MC Sports was an American retail sporting goods chain. Founded in Grand Rapids, Michigan in 1946, the chain operated 75 stores in the Midwestern United States before permanently closing in 2017 after filing for bankruptcy.

==History==
MC Sports began in 1946 as Michigan Clothiers in Grand Rapids, Michigan. At this time, men's clothing had shared the shelving spaces with military surplus items. It was founded by Jack and Genevieve Finkelstein and later run by their three sons, Ed, Raleigh and Mort Finkelstein.

MC Sports switched its focus from clothing to sports equipment, footwear and apparel. In 1987, MC Sports accelerated its expansion through the acquisition of Morrie Mages' Sports, a three-store chain located in the Chicago area. A year later, Browns Sporting Goods was acquired adding 19 stores to its portfolio.

MC Sports had over 75 locations in Michigan, Ohio, Kansas, Illinois, Indiana, Wisconsin, Missouri, and Iowa. Amid competition from chains such as Sports Authority, MC Sports still retained a vast majority of their locations until the company's ultimate demise. At the time of its closure, the company was ranked as the 75th-largest retailer of sporting goods in the United States.

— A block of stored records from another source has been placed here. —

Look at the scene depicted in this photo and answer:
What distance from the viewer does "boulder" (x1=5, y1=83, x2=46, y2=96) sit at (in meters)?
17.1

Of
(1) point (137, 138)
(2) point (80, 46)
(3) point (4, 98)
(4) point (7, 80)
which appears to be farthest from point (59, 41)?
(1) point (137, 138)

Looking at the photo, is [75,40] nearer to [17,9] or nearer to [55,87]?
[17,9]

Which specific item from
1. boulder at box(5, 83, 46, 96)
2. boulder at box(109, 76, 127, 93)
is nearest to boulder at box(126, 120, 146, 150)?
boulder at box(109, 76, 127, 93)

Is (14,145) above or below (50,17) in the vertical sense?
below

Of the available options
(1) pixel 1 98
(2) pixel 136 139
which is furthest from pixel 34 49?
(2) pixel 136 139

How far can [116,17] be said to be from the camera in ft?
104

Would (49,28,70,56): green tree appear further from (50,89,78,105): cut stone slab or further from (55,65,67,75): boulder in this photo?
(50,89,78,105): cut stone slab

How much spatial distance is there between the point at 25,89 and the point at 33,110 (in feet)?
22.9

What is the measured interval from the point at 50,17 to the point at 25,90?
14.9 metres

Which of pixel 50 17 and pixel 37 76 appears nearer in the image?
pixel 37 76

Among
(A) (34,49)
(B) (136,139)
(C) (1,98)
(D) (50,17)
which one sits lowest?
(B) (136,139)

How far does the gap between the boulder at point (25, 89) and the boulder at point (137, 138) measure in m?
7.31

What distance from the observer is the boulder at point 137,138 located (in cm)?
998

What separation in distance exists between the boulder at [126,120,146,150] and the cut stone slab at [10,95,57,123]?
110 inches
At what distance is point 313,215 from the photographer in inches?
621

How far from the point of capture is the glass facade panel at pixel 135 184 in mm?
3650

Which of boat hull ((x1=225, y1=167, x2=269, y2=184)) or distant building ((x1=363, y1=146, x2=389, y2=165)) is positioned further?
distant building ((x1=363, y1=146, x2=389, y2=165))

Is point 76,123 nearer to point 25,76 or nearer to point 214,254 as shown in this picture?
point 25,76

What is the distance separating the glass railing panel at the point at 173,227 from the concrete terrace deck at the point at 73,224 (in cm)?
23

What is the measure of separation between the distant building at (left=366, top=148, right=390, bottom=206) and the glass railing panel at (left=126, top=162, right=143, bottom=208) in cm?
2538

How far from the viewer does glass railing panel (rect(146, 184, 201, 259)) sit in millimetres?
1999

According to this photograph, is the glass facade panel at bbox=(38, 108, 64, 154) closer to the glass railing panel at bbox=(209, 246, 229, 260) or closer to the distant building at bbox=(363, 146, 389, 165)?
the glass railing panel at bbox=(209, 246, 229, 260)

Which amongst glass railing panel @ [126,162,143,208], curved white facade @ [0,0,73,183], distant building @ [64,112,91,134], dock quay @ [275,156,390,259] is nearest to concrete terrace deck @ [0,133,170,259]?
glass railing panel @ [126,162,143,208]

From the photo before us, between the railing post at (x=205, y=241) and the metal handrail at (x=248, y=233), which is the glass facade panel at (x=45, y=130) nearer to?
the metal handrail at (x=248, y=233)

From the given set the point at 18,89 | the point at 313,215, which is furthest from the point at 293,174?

===Charitable contributions===
Every May, MC Sports promoted Miracle May; a month dedicated to helping charities within MC Sports communities. Each week in the month of May, a specific vendor item was advertised. Portions of these sales, and the proceeds from sponsorships and other business were donated to the Children's Miracle Network for each featured item.

===Bankruptcy===
The company announced that it would file for Chapter 11 bankruptcy in February 2017. It was ultimately converted to Chapter 7 liquidation. This plan was approved on February 16, and going-out-of-business sales at all 68 remaining stores began immediately thereafter. All stores closed by June 2017.